4. Experimental Evaluation and Performance
LED-WM is evaluated in two primary environments:
- MESSENGER: A entity grid with three entities (enemy, messenger, goal) plus agent; each entity described by manual sentences specifying name, movement type, and role. Four test stages probe name grounding (S1), new dynamics combinations (S2/S2-dev), and complex linguistic OOD generalization (S3 with distractors, synonyms, and overlapping names).
- MESSENGER-WM: Extends MESSENGER S2 with combinatorial splits (NewCombo, NewAttr, NewAll) along entity, movement, and role assignment axes.
Key policy generalization metrics are win-rate (MESSENGER, over 1,000 episodes) and average score (MESSENGER-WM, over 1,000 games, 60 trials each).
MESSENGER Results (win-rate %):
| Method | S1 | S2 | S2-dev | S3 |
|---|---|---|---|---|
| Dynalang | 0.03±0.02 | 0.04±0.05 | – | 0.03±0.05 |
| CRL | 88±2.5 | 76±5 | – | 32±1.9 |
| EMMA (no curriculum) | 85±1.4 | 45±12 | – | 10±0.8 |
| EMMA (curriculum) | 88±2.3 | 95±0.4 | – | 22±3.8 |
| LED-WM | 100±0 | 51.6±2.7 | 96.6±1.0 | 34.97±1.73 |
LED-WM achieves perfect accuracy on the name grounding stage (S1), matches the CRL baseline on the most complex OOD split (S3), and outperforms all model-based alternatives.

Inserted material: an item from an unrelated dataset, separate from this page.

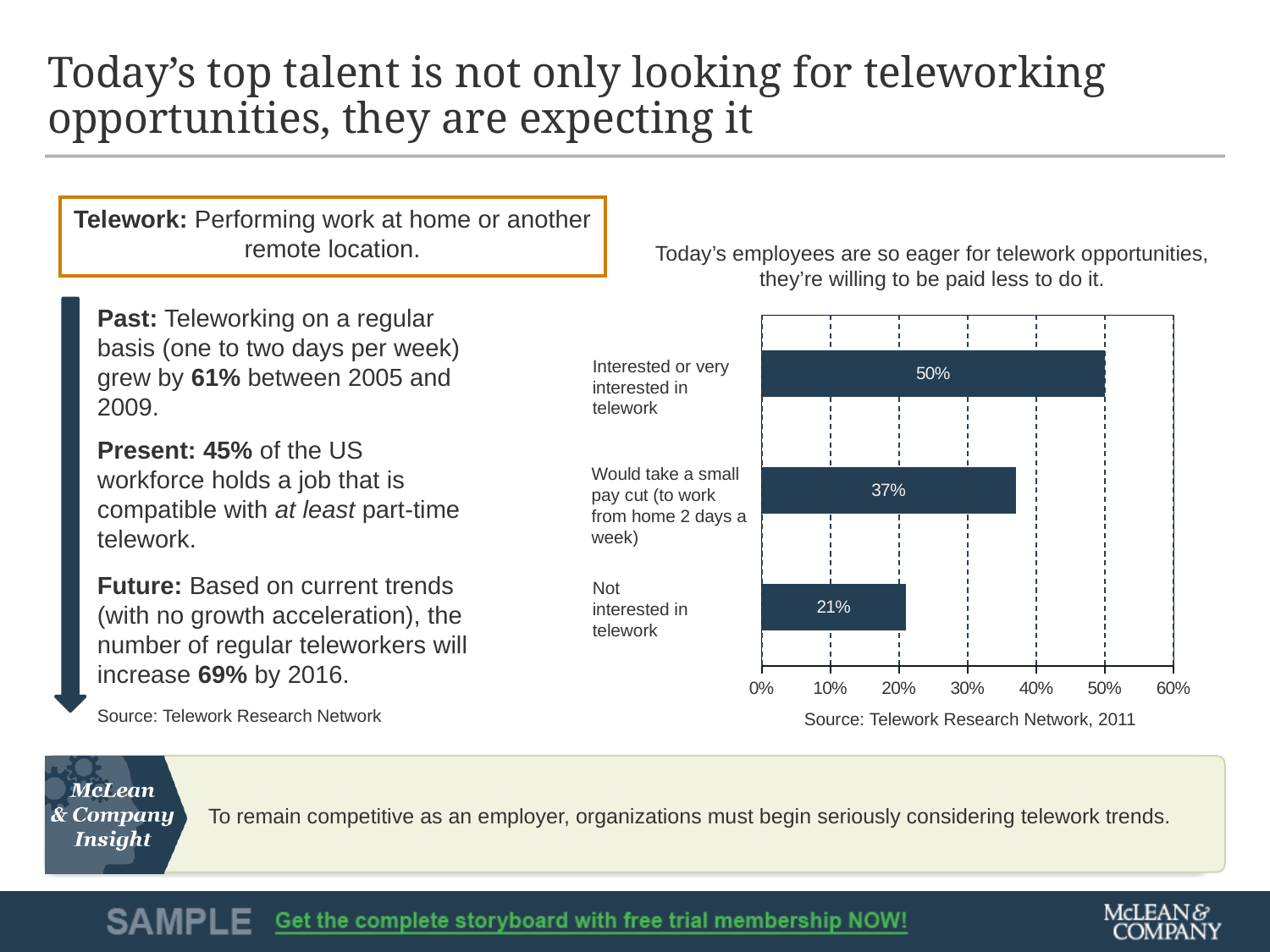
What percentage of employees would take a small pay cut to work from home 2 days a week? 37% What percentage of employees are interested or very interested in telework? 50% What kind of chart is shown on the slide? Bar chart Which category has the lowest value in the chart? Not interested in telework What is the difference between the share interested or very interested in telework and the share that would take a small pay cut? 13% What is the difference between the share interested or very interested in telework and the share not interested in telework? 29% Is the value for 'Would take a small pay cut' greater or less than 40%? less What percentage of employees are not interested in telework? 21% How many categories are shown in the chart? 3 What is the maximum value shown on the chart's horizontal axis? 60% Which category has the highest value in the chart? Interested or very interested in telework Which is larger: the share that would take a small pay cut or the share not interested in telework? Would take a small pay cut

MESSENGER-WM Results (average score):
| Method | NewCombo | NewAttr | NewAll |
|---|---|---|---|
| EMMA-LWM (Online IL) | 1.01±0.12 | 0.96±0.17 | 0.62±0.21 |
| EMMA-LWM (Filtered BC) | 1.18±0.10 | 0.75±0.20 | 0.44±0.18 |
| LED-WM | 1.31±0.05 | 1.15±0.08 | 1.16±0.02 |
World-model Finetuning: For novel test configurations, the policy can be further optimized via synthetic trajectory generation using LED-WM, with modest performance gains observed, notably in the S2-dev split: pre-finetune 1.4478±0.01, post-finetune 1.4513±0.01.

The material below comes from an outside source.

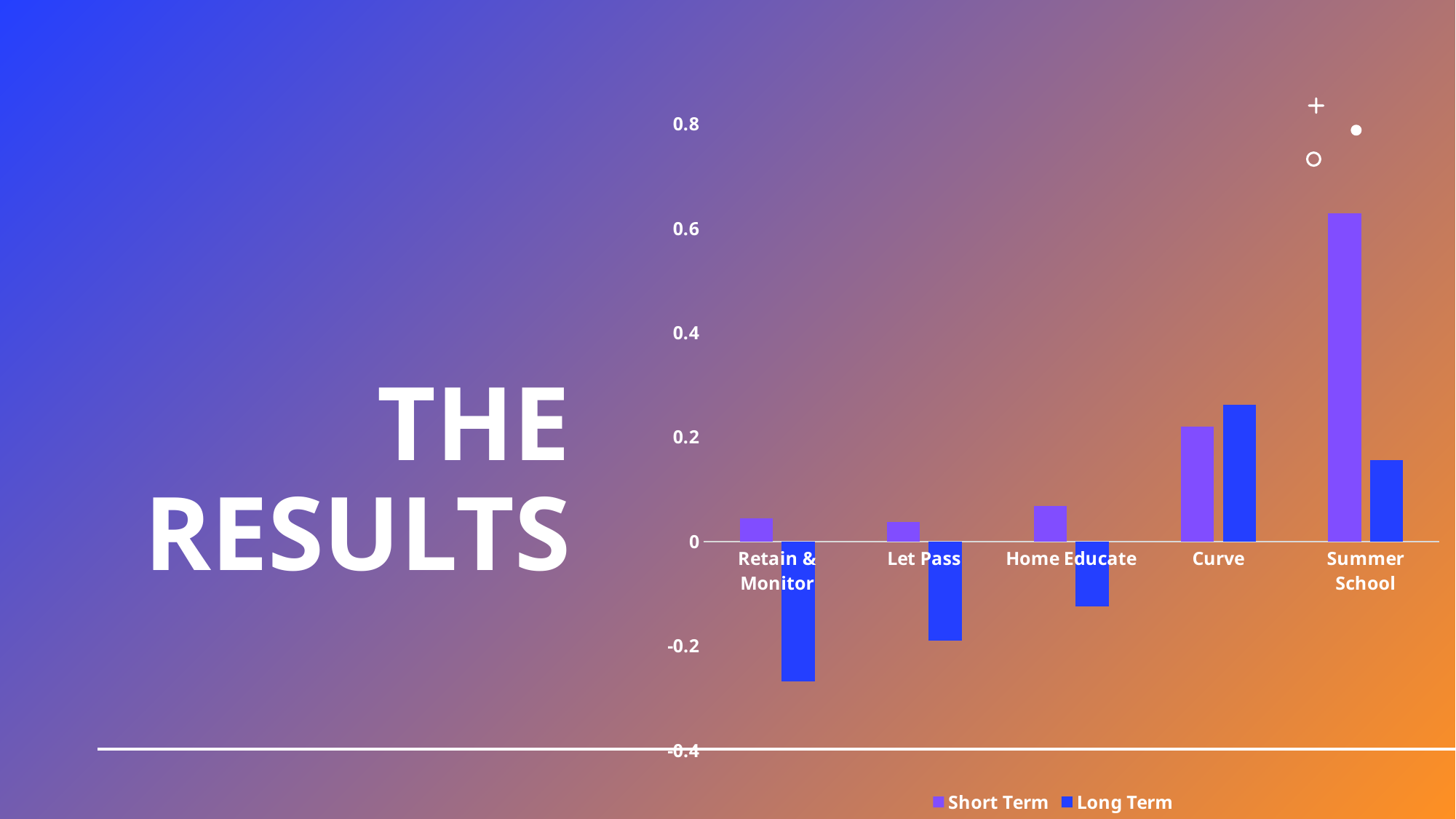
Is the Long Term value for Home Educate greater or less than 0? less Is the Long Term value for Curve greater or less than 0.2? greater How many categories are shown on the x axis of the chart? 5 What are the two series named in the chart's legend? Short Term and Long Term How many series does the chart's legend list? 2 Which category has the lowest Long Term value? Retain & Monitor Is the Long Term value for Retain & Monitor greater or less than -0.2? less What kind of chart is shown on the slide? bar chart Which has the lower Long Term value: Retain & Monitor or Home Educate? Retain & Monitor For Summer School, which is larger: the Short Term value or the Long Term value? Short Term Which category has the highest Short Term value? Summer School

5. Mechanisms for Language Grounding and Generalization
The explicit cross-modal attention mechanism of LED-WM aligns each manual sentence to the appropriate entity symbol, informed by both linguistic descriptors and observed movement patterns. This grounding is essential for resolving semantic ambiguities and enables the model to form transition dynamics conditioned on language-inferred roles. In contrast, baselines such as Dynalang (concatenated language embedding with CNN encoder) fail to perform in OOD scenarios, registering near-zero scores, while ablating attention modules in LED-WM collapses performance similarly.

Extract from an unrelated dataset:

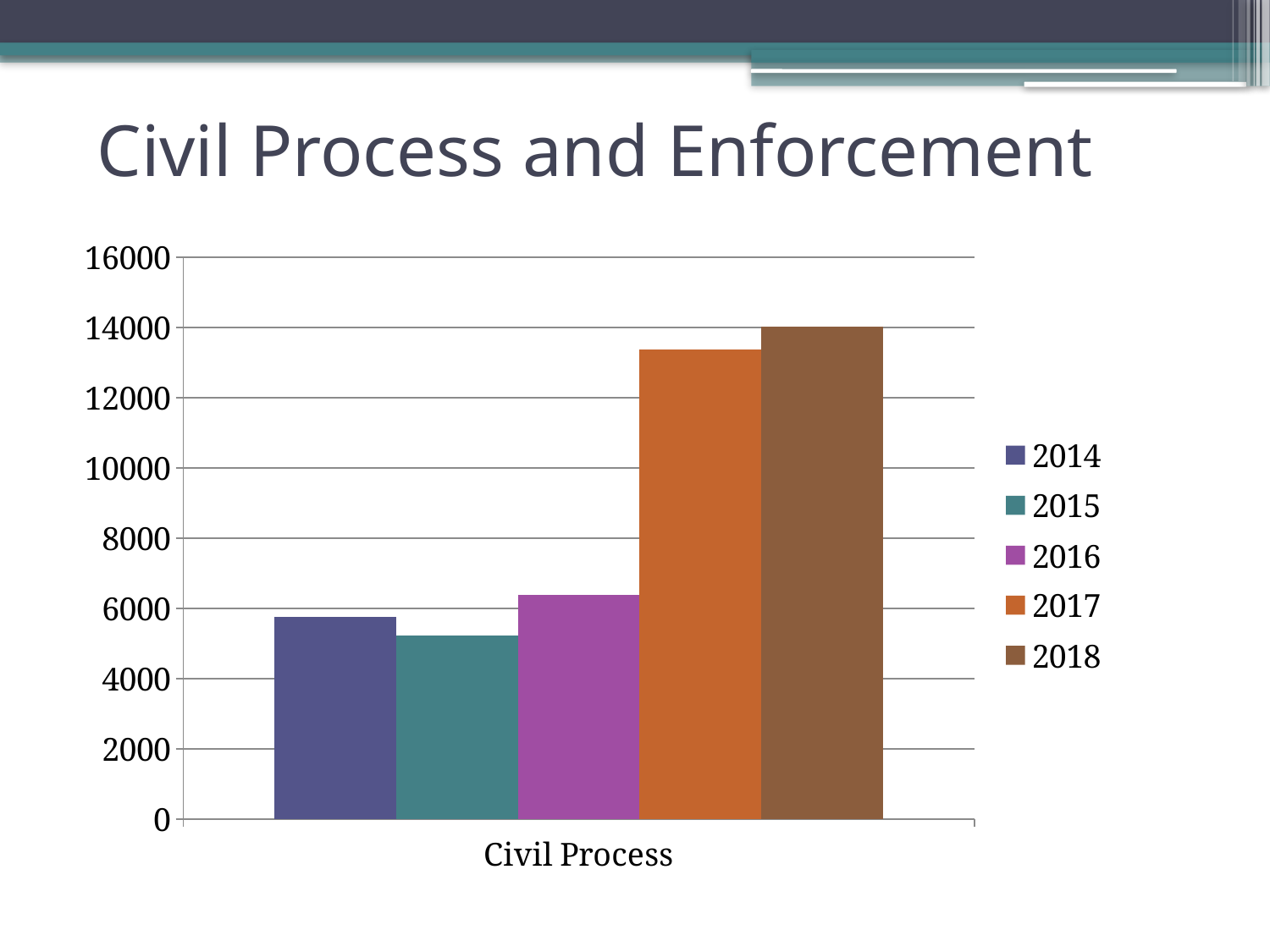
How many series does the legend list? 5 Is the value for 2015 greater or less than 4000? greater What kind of chart is shown on the slide? bar chart Is the value for 2017 greater or less than 12000? greater What is the title of the slide? Civil Process and Enforcement What is the category label shown on the x axis? Civil Process Which is larger, the value for 2017 or the value for 2016? 2017 Is the value for 2016 greater or less than 6000? greater Which year has the lowest value for Civil Process? 2015 Which is larger, the value for 2016 or the value for 2014? 2016 Which year has the highest value for Civil Process? 2018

Distinct latent transitions are learned conditional on grounded entity roles, which is a key factor for robust compositional generalization in MESSENGER-type environments.
6. Ablation Studies, Limitations, and Future Directions
Ablation experiments demonstrate that removing the attention module negates OOD generalization capacity in all test stages, while reinstating DreamerV3’s observation decoder impairs generalization and leave-one-out accuracy.
LED-WM’s current limitations include:
- Suboptimal performance on S2 relative to CRL, attributed to “single-movement-combo bias.” CRL’s explicit debiasing of name-to-role correlations is identified as a promising direction for LED-WM enhancement.
- Frozen language encoder; no end-to-end language fine-tuning. Incorporation of a fine-tuned LLM may improve linguistic robustness, especially under paraphrase.
- Grid-symbol abstraction: LED-WM does not operate on raw pixel images, thus translation to full vision settings remains a non-trivial extension.
- Synthetic finetuning yields only incremental performance gains; improved transfer from imagined to real trajectories is an open research area.
A plausible implication is that improved grounding and cross-modal mapping architectures may further enhance generalization in dynamic, linguistically-rich RL tasks.
7. Significance and Context
LED-WM integrates a lightweight, attention-based language grounding module with the DreamerV3 latent world model, providing a scalable method for policy generalization in compositional RL settings where agents must interpret environmental dynamics as described by language manuals. The system demonstrates state-of-the-art performance among model-based approaches and offers a foundation for future work in scaling to vision inputs and more expressive LLMs (Nguyen et al., 28 Nov 2025).